## Texte à lire
☆ ☆ ☆ ☆ ☆ ☆ ☆

Frankie solo

By Jean-Marc Bailleux

Rock & Folk, February 1982


Pour une fois, il voyage en classe solo. Frankie Mégalo ajoute sans sourciller six faces à sa légende vinylique et parmi ses mille et un talents choisit d'exhiber le moins reconnu : celui de guitare-héros.

Francis Vincent a encore frappé, haut et fort. Il ne s'agit pas de notre éminent confrère, mais du diable auquel il a vendu son âme : FRANCESCO VINCENTE ZAPPA, musicien américain d'origine sicilienne, né en 1940... « Shut Up 'N Play Yer Guitar » est le second coffret que Zappa livre à ses admirateurs et à ses exégètes, et c'est l'exact inverse de son prédécesseur. Le premier, que nous n'avons malheureusement connu que sous une forme fragmentaire et éclatée, scandaleusement coupé en rondelles prétendument homogènes, devait contenir dans un désordre savamment organisé l'intégralité des quatre derniers albums publiés par WEA : « Zappa Live In New York », « Studio Tan », « Sleep Dirt » et « Orchestral Favorites ». De la foisonnante complexité d'écriture de « Greggery Peccary » et de « Revised Music For Guitar And Low Budget Orchestra » aux bouffonneries de « Titties & Beer » et de « I Promised Not To Come In Your Mouth » en passant par les somptueuses réorchestrations de « Duke Of Prunes », les pastiches rétro de « Big Leg Emma » et de « Let Me Take You To The Beach » le jazz de « The Purple Lagoon » et les exercices de virtuosité dans l'écriture des percussions de « Black Page » ou dans les improvisations à la guitare de « Filthy Habits » et de « Sleep Dirt » c'est tout l'univers et le savoir-faire zappaïens qui se trouvaient illustrés là, de la façon la plus complète et la plus accomplie. Ce coffret devait présenter Zappa sous le déguisement de la boule tango, brillant de tous ses feux et dans toutes les directions. Il endossait la jaquette de Leonard Bernstein, chaussait les pompes de Coluche et le lorgnon de Stravinski, et labourait le champ musical en tous sens avec la détermination du fanatique, la puissance du Spartiate et, pour autant, la précision du prothésiste et la sagesse du stratège. Là, Zappa, pris au grand angle, était monumental, il s'approchait grandes enjambées du mythe à lui si cher du « compositeur du temps présent ». Ici, lorsque l'on ferme l'angle au point de ne plus avoir dans le champ que des cordes et des ongles, il est phénoménal.

☆ ☆ ☆ ☆ ☆ ☆ ☆

## Données sources

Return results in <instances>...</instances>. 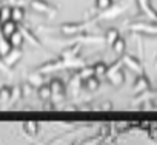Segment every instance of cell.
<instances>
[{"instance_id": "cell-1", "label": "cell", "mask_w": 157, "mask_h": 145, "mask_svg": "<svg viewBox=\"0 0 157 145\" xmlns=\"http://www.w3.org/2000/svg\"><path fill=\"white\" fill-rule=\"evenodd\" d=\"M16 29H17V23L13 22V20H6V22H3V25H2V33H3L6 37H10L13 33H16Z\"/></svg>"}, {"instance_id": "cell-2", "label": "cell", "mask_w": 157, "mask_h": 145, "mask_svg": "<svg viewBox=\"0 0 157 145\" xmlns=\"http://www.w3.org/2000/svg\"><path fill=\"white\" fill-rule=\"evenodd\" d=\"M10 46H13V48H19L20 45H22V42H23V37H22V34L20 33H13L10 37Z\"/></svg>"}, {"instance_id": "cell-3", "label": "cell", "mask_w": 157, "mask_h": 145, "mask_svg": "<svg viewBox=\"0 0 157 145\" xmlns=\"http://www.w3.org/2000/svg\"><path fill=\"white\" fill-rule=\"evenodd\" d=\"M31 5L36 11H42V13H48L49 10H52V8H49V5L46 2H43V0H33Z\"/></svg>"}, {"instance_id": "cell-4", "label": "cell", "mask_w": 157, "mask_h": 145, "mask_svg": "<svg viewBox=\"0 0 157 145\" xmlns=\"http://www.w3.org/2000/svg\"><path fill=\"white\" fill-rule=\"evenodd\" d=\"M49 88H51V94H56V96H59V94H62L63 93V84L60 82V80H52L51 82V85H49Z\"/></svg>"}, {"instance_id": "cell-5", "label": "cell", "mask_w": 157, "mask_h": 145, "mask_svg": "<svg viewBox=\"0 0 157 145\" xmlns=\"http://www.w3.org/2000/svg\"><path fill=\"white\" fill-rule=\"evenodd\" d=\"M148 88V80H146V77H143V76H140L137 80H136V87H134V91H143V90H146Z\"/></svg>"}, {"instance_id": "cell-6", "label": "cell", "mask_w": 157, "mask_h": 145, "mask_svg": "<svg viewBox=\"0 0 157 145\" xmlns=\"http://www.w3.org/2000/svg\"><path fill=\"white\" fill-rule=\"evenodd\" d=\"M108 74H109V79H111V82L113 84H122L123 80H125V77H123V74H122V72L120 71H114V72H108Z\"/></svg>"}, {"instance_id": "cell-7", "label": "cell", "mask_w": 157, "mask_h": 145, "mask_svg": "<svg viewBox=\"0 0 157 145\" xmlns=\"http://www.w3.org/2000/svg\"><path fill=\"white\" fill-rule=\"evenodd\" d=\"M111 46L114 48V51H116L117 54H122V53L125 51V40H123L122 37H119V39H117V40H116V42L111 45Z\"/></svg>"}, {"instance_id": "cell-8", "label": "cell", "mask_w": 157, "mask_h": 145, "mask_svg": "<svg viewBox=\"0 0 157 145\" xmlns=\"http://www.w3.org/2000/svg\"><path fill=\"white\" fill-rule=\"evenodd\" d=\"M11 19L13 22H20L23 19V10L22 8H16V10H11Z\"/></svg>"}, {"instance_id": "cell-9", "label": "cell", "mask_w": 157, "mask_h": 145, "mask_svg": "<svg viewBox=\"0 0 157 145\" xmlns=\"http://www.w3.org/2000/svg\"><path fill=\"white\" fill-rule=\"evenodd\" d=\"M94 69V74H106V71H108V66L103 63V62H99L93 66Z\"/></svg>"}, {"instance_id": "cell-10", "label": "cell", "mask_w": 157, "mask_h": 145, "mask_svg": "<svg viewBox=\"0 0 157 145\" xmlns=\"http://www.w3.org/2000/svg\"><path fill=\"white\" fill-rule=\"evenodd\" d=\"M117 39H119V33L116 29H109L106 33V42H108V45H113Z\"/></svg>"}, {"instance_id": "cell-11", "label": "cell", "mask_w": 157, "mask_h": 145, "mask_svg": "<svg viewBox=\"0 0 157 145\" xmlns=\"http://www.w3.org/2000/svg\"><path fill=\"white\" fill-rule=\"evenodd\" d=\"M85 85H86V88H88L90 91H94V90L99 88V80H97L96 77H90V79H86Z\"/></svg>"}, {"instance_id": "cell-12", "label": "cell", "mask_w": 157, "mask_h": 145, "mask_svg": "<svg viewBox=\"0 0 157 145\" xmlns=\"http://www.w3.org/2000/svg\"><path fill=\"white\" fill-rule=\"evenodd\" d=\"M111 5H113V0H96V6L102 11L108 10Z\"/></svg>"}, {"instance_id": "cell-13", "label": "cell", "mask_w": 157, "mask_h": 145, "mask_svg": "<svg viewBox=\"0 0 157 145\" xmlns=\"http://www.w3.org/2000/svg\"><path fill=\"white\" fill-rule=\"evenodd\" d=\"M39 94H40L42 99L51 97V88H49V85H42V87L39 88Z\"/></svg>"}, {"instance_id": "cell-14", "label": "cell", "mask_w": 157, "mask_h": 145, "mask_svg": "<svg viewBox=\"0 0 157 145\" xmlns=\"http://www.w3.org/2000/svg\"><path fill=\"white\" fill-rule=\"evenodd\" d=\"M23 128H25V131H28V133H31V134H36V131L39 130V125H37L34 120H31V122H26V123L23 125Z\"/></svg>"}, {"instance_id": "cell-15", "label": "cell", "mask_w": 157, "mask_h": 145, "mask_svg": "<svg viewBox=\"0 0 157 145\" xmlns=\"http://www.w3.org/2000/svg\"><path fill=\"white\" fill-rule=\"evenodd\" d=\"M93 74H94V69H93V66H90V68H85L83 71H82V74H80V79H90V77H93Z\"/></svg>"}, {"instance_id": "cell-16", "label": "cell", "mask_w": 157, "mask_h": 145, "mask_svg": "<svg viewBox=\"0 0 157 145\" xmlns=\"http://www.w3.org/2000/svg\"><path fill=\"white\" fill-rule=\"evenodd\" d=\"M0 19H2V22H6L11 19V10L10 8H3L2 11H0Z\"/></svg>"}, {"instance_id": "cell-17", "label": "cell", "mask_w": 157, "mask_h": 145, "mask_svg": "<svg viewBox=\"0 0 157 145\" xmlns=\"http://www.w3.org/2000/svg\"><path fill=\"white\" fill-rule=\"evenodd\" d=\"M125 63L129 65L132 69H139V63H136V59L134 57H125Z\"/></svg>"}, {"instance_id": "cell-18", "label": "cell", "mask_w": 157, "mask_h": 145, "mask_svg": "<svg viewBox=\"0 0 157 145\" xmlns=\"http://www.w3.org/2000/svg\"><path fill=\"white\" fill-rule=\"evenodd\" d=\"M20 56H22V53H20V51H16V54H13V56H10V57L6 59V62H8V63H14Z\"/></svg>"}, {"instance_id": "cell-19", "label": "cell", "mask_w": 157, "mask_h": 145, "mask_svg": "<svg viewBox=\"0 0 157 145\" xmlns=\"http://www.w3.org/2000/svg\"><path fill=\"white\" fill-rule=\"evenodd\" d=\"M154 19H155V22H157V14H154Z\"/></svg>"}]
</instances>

☆ ☆ ☆ ☆ ☆ ☆ ☆

## Travail demandé
- a) Recopiez fidèlement le passage de l'article sur Zappa, de « Pour une fois, il » à « celui de guitare-héros. ».
- b) Répondez brièvement à ces questions sur l'article consacré à Zappa :
(i) En quelle année Zappa est-il né ?
(ii) Combien d'albums publiés par WEA le premier coffret devait-il contenir ?
(iii) Quel talent de Zappa le nouveau coffret choisit-il de montrer ?

## Corrigé
- a)
Pour une fois, il voyage en classe solo. Frankie Mégalo ajoute sans sourciller six faces à sa légende vinylique et parmi ses mille et un talents choisit d'exhiber le moins reconnu : celui de guitare-héros.

- b)
(i) En 1940.
(ii) Quatre albums : « Zappa Live In New York », « Studio Tan », « Sleep Dirt » et « Orchestral Favorites ».
(iii) Son talent de guitare-héros, le moins reconnu.